We presented a method to intra-interventionally register a pre-interventional 3D radiological data set to an intra-interventional 3D ultrasound data set. The method employs vascular graph model information extracted based on grey value information. Tests on artificial data were promising but are put into perspective by the artificiality of the data. In preliminary evaluations on real data computer experts qualitatively judged the registration result as acceptable. Medical expert evaluation revealed the problem, that the current environment for the support of the visual evaluation of registration quality is not intuitive for medical experts.

As a result we will further stress our work on an intuitive environment for the visual environment. If the registration results are stable and accurate this environment also provides a tool to inspire confidence in the method. That is a prerequisite for the integration of the registration into a clinical workflow. Furthermore reliable registration results render possible to include information gained from the pre-interventional imaging into the intervention process. This procedure has the potential to improve the reliability of the radio frequency ablation or other percutaneous interventions.

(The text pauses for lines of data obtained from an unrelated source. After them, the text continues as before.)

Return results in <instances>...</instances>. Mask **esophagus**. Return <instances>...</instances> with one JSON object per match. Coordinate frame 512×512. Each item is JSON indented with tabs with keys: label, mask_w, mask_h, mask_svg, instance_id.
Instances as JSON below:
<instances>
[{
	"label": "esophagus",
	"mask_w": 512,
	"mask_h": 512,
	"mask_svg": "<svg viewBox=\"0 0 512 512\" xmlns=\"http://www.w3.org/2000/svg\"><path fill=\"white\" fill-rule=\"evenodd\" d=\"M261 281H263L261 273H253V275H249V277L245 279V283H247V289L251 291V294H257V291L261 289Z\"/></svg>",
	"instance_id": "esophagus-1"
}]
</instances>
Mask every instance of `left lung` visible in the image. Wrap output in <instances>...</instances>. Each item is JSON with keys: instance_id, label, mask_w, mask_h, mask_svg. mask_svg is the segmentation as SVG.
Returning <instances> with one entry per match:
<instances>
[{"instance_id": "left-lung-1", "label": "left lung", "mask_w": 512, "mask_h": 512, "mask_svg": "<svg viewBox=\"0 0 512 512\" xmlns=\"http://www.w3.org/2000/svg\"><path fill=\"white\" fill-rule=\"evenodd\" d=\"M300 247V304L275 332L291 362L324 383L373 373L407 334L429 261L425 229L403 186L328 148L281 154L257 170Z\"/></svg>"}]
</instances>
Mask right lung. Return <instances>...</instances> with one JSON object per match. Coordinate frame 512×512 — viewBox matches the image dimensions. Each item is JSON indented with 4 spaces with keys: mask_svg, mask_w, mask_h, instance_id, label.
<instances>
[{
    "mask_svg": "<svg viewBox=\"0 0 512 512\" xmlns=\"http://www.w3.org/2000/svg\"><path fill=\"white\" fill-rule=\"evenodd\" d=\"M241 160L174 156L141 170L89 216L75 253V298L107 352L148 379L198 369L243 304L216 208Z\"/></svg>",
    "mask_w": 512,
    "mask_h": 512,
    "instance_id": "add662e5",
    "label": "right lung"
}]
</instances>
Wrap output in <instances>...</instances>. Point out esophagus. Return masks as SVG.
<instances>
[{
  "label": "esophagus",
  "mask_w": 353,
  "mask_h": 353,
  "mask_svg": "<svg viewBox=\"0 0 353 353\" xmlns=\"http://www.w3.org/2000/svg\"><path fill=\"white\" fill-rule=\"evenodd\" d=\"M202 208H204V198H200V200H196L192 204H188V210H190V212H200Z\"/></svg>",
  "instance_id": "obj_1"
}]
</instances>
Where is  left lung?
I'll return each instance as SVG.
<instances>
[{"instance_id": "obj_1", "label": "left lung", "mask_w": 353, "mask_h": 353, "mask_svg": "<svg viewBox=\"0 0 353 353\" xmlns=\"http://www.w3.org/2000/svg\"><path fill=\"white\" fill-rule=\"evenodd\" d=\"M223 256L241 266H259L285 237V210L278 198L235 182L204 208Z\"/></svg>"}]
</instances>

The presented work took place in the context of the project FUSION – Future Environment for Gentle Liver Surgery Using Image-Guided Planning and Intra-Operative Navigation – funded by the Federal Ministry of Education and Research (BMBF). We want to thank the LOCALITE GmbH – Biomedical Visualization Systems – for the support, especially concerning the LOCALITE SonoNavigator. We would also like to thank MeVis GmbH, a partner in the FUSION project, for the extraction of the vessels from radiological data sets. Furthermore we would like to thank our project partner – the Düsseldorf University Hospital – especially Dr. med Ralf Kubitz for image data and expert evaluation of achieved results.